#### Requirements:
Rewrite the part that opens with the line containing "In this photograph, would" and closes with the line containing "0.80 metres", changing "farther" to "further" and keeping everything else the same. Leave out the pictures.

#### Task data:

▬▬▬▬▬▬

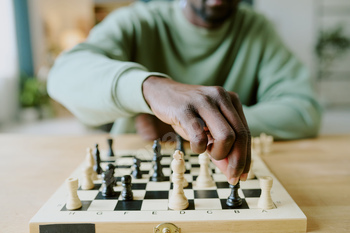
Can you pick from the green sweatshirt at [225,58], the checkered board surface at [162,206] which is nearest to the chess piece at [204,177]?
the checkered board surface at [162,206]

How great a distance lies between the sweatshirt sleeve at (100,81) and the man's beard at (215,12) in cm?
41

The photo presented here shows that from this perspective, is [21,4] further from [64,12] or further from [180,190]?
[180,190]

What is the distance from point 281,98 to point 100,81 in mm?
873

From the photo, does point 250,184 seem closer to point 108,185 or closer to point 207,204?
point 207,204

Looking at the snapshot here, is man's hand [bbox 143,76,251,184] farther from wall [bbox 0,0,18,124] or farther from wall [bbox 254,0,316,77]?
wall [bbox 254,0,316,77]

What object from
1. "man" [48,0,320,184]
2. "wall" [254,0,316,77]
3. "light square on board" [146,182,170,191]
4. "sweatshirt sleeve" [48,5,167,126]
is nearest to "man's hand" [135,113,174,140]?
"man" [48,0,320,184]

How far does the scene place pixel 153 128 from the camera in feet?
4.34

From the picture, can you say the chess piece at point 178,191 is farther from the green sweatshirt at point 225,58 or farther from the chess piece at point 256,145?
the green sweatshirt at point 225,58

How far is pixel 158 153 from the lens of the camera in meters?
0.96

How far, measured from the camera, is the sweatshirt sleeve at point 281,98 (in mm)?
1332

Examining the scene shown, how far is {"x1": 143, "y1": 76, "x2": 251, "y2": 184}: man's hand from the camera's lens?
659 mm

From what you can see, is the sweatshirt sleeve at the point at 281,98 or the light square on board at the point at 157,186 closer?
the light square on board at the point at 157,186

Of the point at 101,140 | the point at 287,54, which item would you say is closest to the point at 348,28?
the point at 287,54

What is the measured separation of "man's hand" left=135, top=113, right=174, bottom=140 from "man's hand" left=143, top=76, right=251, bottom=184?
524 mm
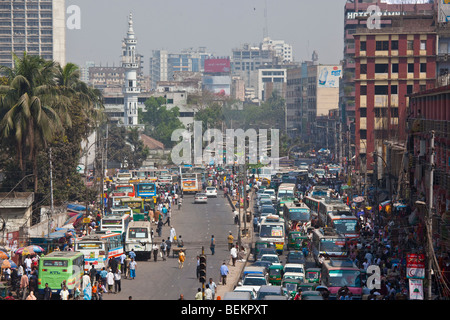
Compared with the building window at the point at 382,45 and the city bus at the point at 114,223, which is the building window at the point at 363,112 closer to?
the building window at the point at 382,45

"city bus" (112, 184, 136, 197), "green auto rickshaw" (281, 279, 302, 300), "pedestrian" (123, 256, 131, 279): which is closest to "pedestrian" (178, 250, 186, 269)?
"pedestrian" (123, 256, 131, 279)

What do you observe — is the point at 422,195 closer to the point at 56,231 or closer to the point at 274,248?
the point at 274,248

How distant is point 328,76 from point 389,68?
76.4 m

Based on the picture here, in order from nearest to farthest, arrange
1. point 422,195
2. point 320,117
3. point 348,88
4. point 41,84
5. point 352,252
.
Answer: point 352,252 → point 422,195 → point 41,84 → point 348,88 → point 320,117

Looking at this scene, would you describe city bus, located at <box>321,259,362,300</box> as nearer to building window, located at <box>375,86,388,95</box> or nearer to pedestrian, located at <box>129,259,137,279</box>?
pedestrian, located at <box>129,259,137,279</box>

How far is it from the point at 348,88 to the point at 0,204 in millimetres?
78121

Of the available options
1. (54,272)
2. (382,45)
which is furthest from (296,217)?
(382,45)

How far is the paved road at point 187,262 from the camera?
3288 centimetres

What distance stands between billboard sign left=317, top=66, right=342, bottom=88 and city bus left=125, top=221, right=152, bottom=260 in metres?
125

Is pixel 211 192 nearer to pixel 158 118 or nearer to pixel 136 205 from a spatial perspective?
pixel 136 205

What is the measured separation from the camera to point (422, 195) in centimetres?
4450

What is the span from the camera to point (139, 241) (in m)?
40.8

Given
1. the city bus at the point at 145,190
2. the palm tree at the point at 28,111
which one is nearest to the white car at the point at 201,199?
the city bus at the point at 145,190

▬▬▬▬▬▬

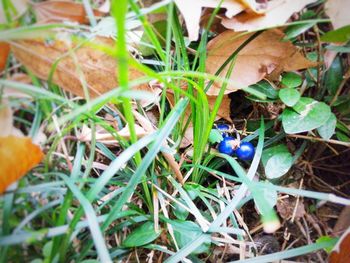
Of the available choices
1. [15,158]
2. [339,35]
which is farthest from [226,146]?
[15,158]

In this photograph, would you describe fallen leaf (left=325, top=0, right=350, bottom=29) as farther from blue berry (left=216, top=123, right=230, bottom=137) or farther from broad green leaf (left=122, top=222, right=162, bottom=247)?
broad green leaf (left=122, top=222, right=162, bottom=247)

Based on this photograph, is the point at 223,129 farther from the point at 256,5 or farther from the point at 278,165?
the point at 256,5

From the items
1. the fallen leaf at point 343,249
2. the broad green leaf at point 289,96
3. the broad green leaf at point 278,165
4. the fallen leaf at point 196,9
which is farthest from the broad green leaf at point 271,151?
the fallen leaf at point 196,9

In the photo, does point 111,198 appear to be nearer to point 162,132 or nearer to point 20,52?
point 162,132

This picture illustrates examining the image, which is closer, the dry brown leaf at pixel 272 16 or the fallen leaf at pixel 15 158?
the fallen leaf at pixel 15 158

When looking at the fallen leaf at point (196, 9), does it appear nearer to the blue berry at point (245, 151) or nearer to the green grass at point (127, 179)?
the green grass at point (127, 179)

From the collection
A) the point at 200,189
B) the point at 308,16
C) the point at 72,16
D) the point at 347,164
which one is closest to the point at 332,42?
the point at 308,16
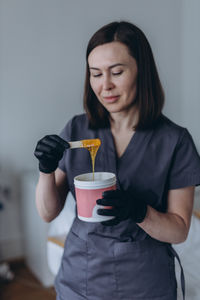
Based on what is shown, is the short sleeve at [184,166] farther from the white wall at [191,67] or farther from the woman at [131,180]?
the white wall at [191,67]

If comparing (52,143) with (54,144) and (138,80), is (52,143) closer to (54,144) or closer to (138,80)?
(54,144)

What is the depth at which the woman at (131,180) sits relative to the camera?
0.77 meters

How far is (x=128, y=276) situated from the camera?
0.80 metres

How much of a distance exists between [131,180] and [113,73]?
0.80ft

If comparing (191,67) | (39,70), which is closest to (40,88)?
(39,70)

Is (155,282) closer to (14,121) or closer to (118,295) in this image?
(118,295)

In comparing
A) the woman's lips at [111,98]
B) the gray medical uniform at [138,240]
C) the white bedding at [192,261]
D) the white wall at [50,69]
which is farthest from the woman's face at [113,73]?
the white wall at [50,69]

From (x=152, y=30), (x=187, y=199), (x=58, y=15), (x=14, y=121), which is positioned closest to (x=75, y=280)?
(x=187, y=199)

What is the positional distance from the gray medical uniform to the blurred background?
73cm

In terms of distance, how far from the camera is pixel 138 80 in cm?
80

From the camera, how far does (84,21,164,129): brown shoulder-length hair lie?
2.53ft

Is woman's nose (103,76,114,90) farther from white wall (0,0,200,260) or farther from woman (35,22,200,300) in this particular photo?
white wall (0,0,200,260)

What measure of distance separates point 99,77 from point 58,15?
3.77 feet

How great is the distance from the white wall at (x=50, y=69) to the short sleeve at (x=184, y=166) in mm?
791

▬▬▬▬▬▬

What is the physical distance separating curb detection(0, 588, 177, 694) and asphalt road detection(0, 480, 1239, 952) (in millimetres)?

▬▬▬▬▬▬

#### Expected answer:
In this photograph, would you describe fallen leaf (left=325, top=0, right=350, bottom=29) as further from blue berry (left=216, top=123, right=230, bottom=137) or further from broad green leaf (left=122, top=222, right=162, bottom=247)?
broad green leaf (left=122, top=222, right=162, bottom=247)

Based on this photograph, is the point at 223,129 further from the point at 256,5 or further from the point at 278,165?
the point at 256,5

From the items
1. the fallen leaf at point 343,249
2. the broad green leaf at point 289,96
3. the broad green leaf at point 278,165
4. the fallen leaf at point 196,9
which is farthest from the broad green leaf at point 271,151?
the fallen leaf at point 196,9

In the photo, does point 111,198 appear to be nearer to point 162,132 or nearer to point 20,52?
point 162,132

This picture illustrates examining the image, which is closer, the dry brown leaf at pixel 272 16 or the fallen leaf at pixel 15 158?
the fallen leaf at pixel 15 158

When looking at the fallen leaf at point (196, 9), does it appear nearer to the blue berry at point (245, 151) or nearer to the green grass at point (127, 179)?
the green grass at point (127, 179)

From the collection
A) the point at 200,189
B) the point at 308,16
C) the point at 72,16
D) the point at 347,164
which one is closest to the point at 332,42?
the point at 308,16
Based on what is shown, is the short sleeve at [184,166] further from the white wall at [191,67] or further from the woman at [131,180]?
the white wall at [191,67]

If comparing (52,143) with (54,144) and (138,80), is (52,143) closer to (54,144) or closer to (138,80)?
(54,144)

What is the depth at which the woman at (131,180) sits relative to the camera?
0.77 meters

How far is (x=128, y=276) situated from the camera?
0.80 metres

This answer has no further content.